Is VLA Reasoning Faithful? Probing Safety of Chain-of-Causation

Nicanor Mayumu, Xiaoheng Deng, Patrick Mukala

Published May 19, 2026

Editorial review7.2

Relevance0.473

Freshness0.000

Why It Matters

What makes this one worth your time

Understanding the limitations of VLA models is crucial for improving their reliability in real-world applications, particularly in safety-critical environments.

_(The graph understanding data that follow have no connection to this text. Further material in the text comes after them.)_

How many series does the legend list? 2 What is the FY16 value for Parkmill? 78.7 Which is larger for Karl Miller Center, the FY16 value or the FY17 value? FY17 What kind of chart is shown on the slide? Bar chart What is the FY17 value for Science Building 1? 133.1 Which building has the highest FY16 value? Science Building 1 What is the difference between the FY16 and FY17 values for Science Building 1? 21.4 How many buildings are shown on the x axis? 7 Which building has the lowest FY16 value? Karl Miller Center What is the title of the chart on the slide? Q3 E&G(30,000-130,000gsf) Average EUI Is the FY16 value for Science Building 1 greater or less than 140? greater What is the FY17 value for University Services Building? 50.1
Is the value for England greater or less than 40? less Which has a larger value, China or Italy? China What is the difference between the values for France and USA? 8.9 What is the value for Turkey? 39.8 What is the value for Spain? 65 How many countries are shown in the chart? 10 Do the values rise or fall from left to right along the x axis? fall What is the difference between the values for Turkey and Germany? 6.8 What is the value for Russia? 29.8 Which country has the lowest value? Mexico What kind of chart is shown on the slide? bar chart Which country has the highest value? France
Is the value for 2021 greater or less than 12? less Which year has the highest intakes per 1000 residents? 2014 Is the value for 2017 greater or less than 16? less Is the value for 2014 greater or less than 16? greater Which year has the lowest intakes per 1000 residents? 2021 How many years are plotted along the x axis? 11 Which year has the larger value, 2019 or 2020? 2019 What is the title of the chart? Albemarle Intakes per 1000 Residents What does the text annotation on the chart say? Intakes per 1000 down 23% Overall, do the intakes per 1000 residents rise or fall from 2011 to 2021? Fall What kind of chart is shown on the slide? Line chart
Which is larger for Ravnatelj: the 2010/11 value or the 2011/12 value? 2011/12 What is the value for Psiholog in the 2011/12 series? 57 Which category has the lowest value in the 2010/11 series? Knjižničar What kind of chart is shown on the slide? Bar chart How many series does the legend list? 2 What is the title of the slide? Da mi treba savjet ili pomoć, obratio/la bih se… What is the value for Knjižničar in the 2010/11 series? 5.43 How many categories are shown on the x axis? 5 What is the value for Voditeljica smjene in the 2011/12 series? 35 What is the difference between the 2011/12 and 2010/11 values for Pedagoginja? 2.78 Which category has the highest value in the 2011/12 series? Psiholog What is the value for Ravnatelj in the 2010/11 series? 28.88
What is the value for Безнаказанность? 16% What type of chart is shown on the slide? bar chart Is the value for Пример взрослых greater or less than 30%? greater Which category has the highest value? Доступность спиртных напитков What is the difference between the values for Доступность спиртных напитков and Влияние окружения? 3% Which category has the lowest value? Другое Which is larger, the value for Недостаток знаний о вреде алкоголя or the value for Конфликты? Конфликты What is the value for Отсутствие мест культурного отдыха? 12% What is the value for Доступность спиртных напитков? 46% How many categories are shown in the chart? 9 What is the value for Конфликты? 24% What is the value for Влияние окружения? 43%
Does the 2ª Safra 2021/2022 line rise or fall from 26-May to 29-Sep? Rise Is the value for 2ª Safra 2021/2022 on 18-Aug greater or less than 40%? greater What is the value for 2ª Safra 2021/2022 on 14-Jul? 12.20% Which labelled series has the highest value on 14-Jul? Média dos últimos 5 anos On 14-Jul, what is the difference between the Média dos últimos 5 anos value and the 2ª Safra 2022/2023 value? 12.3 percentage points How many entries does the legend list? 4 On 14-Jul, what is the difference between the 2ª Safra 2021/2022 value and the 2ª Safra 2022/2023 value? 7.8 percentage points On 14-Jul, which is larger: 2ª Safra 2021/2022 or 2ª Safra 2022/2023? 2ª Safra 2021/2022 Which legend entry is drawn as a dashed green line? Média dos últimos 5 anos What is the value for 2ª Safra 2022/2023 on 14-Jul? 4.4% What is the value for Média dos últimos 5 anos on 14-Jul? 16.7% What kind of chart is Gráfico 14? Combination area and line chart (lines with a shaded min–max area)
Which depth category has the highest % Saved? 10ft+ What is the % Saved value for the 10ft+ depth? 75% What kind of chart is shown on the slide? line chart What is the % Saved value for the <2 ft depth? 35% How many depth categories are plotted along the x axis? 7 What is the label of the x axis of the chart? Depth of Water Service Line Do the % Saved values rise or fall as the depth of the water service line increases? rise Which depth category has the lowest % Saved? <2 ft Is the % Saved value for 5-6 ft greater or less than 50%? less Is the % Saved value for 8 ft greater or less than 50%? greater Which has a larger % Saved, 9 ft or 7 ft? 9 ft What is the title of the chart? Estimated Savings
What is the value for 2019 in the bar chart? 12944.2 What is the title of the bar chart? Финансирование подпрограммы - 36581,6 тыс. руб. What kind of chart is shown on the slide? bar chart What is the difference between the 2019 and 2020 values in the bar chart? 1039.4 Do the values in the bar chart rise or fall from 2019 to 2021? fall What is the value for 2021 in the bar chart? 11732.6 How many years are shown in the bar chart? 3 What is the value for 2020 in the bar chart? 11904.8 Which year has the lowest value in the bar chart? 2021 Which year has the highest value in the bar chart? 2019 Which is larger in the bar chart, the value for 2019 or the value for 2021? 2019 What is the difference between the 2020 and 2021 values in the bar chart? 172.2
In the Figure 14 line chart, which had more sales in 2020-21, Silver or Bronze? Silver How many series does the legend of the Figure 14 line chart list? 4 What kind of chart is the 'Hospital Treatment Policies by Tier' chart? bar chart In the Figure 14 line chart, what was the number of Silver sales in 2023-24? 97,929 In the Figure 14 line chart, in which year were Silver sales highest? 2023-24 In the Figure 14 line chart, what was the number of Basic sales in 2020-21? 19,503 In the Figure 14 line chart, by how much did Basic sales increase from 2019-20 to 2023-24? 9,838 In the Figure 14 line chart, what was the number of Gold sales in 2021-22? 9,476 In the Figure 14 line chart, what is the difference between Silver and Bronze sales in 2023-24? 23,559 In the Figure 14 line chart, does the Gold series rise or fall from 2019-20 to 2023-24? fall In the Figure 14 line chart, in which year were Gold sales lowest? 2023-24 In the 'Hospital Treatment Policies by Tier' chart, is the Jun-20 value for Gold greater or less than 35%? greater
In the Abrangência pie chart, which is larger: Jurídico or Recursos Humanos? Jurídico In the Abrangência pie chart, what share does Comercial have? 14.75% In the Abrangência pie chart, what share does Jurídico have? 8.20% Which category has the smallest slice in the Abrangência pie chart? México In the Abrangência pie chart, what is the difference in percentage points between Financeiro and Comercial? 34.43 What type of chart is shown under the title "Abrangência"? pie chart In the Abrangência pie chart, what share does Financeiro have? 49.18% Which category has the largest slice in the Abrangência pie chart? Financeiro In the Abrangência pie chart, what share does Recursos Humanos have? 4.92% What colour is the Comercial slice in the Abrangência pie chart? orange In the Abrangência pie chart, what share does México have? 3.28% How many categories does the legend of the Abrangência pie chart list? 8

This study uncovers critical faithfulness issues in VLA models, highlighting their reasoning inconsistencies.

Summary

The paper conducts a systematic analysis of faithfulness in Vision-Language-Action models, revealing significant issues with reasoning fidelity and trajectory consistency across various scenarios.

Key contributions

A systematic study of reasoning fidelity in VLA models with quantitative metrics.
Definition of entity and action fidelity with verification criteria.
Outline of a four-component safety architecture based on empirical findings.

Notable insights

The formalization of faithfulness information-theoretically provides a new lens for evaluating model reliability.
The identification of trajectory fragility under mild perturbations suggests vulnerabilities in model robustness.

Possible limitations

The abstract does not address potential implications of the findings on model design or training methodologies.
Specific details on the methodology used for analysis are not provided.

Abstract

arXiv:2605.17268v1 Announce Type: new Abstract: We present the first systematic study of faithfulness in Vision-Language-Action (VLA) driving models, analyzing 300 Alpamayo-R1-10B inferences across 100 diverse PhysicalAI-AV scenarios. Our main finding is that output natural-language rationales with trajectories may be significantly unfaithful: (i) overall reasoning fidelity is only 42.5%, with Chain-of-Causation matching scene reality less than half the time; (ii) 94 missed pedestrians in one-third of pedestrian-relevant scenes; (iii) 97.7% trajectory fragility under mild visual perturbations; and (iv) only 48.3% mean reasoning-action consistency, with 53.3% of inferences exhibiting low consistency, including 37.9% of stop-claimed cases where the model continues instead. We formalize faithfulness information-theoretically, define entity and action fidelity with verification criteria, and outline a four-component safety architecture aligned with these results.